I started using makeup from the age of seven or eight, performing at our local dancing school. Every week I had makeup on, including fake eyelashes and fake nails. Afterwards my mom would use a regular soap to wash my face. My skin was itchy and dry but I thought that was normal at that time. I remember we had to perform on TV and my dance coach put glitters and stones with a regular glue on my face. I couldn’t remove them so I had to go to school with glitter on my face for a week. Even though I quit dancing when I was 17, make-up became my second skin. I think at that time it was important for me, because it gave me more… kind of a fake confidence.

 

“I think at that time it was important for me,

because it gave me more… kind of a fake confidence.”

 

You started your own cosmetics brand a few years ago. How involved are you in the process and what is your biggest challenge in creating the products?

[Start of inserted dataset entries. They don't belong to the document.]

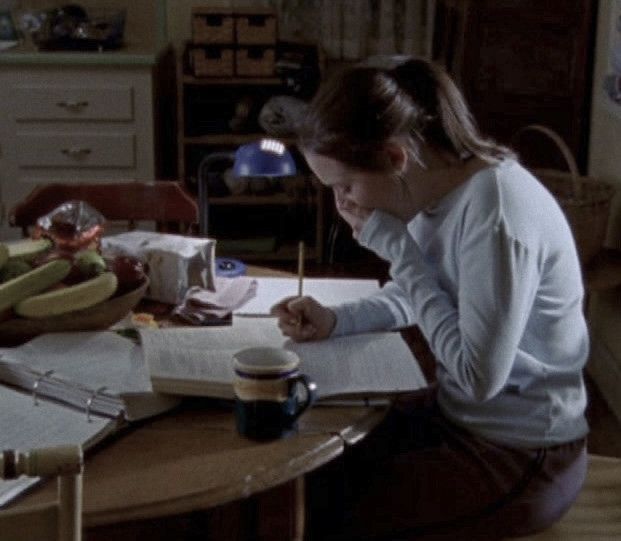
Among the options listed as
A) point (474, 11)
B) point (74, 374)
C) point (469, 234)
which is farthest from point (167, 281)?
→ point (474, 11)

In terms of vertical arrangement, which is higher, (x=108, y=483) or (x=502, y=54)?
(x=502, y=54)

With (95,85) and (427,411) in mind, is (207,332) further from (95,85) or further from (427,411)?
(95,85)

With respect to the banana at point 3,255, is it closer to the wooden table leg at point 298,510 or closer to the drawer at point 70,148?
the wooden table leg at point 298,510

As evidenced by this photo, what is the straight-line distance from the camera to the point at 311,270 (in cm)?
449

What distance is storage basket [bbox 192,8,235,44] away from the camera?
4.28 m

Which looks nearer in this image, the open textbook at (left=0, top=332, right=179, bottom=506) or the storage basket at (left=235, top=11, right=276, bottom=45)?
the open textbook at (left=0, top=332, right=179, bottom=506)

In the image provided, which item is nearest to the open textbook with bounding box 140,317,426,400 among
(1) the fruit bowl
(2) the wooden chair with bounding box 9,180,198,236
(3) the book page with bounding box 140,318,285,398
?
(3) the book page with bounding box 140,318,285,398

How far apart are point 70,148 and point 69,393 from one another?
9.16 feet

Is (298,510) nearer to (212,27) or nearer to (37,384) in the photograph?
(37,384)

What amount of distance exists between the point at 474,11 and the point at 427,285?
224 cm

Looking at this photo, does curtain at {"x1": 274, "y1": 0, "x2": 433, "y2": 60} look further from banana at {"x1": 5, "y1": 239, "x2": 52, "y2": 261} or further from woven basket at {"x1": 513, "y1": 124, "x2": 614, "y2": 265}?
banana at {"x1": 5, "y1": 239, "x2": 52, "y2": 261}

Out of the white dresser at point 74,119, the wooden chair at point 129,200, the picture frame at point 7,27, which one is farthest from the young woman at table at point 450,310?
the picture frame at point 7,27

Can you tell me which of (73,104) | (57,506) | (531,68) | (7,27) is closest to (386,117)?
(57,506)

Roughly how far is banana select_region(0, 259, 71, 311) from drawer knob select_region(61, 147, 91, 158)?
2391 mm
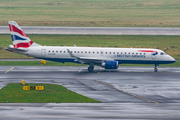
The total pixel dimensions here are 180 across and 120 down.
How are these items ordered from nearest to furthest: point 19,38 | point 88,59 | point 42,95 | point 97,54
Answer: point 42,95 → point 88,59 → point 97,54 → point 19,38

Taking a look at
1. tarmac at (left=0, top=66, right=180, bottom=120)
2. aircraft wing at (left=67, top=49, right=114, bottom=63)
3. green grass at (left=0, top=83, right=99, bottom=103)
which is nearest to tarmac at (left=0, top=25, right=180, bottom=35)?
tarmac at (left=0, top=66, right=180, bottom=120)

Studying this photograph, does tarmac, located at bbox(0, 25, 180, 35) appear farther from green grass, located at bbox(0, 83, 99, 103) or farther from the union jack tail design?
green grass, located at bbox(0, 83, 99, 103)

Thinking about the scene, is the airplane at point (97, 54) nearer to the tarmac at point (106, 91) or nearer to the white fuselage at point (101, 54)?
the white fuselage at point (101, 54)

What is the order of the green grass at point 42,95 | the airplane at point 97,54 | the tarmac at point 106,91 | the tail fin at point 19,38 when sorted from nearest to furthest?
the tarmac at point 106,91 < the green grass at point 42,95 < the airplane at point 97,54 < the tail fin at point 19,38

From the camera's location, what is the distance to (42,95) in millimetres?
30797

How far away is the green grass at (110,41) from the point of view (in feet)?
216

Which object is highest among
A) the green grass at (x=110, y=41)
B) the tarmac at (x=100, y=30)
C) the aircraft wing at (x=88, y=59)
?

I’m 100 percent involved, I do everything from formulating, choosing the ingredients, the packaging, and even being present in the lab. The biggest challenge for me is finding the right team of people who are on the same wave length. You know, who share the same values of harmony between humans and environment. Sometimes I have an idea at 4 o’ clock in the morning. I often record my thoughts, to share with my team later on.

Why is it so important that beauty products are free of all these unnecessary ingredients?

Natural is more native to us. When we eat organic and healthy food, we feel better, happier, more energised. I feel that it is not only about what you eat, it’s about your complete lifestyle and therefore, you should also care about what you put on your skin. Research already showed that synthetics are toxic to our body, especially synthetic B12, which is toxic to our liver. Also, there is a relation between our guts, our skin and our brain. When I talk about digestion I always think about a story of my granny. Because in Ukrainian culture when a child is born, the well wishes for the parents are usually for the child to sleep well, and to poop well. My granny wouldn’t ask me how I was doing, but how often I pooped that day. She wasn’t a scientist but she knew that if our guts weren’t working well, that would have a big influence on our skin. Our skin is our largest organ and it both absorbs and excretes things. The skin has a protective function. It’s the first thing that meets the outside world and makes sure to protect our body from any unwanted invaders from the outside. The way it functions is through acidic barrier and skin microflora that are on the top of our skin. Microflora is the mix of friendly microorganisms which are essential for health and beauty of our skin. Conventional cosmetics contain ingredients that are just too aggressive for the skin microflora and often lead to a destruction of the friendly microorganisms that protect our skin. This creates a lot of challenges for the skin as well as the body. Research shows a direct relationship between imbalance of skin microflora and eczema, atopic dermatitis, skin allergies and sensitivity. All those aggressive ingredients that are used in cosmetics such as alcohol, destroys these bacteria that are there to protect us.

 

 

“The better my skin became, the more confident I got,

the more I started accepting myself.”

What does your morning beauty ritual look like?

It’s very simple, I wash my face with water and I use a rose-mist toner to awaken my skin. Then I apply a hydrating serum around my eye area and all over my face. On top, I use a cream to seal the moisture with it. For the last 15 years I hardly used any make-up. The better my skin became, the more confident I got and the more I started accepting myself. I didn’t feel a need in makeup anymore. There is a direct relationship between how I treat my body, and how I actually feel. My philosophy in life is clear; simple and natural.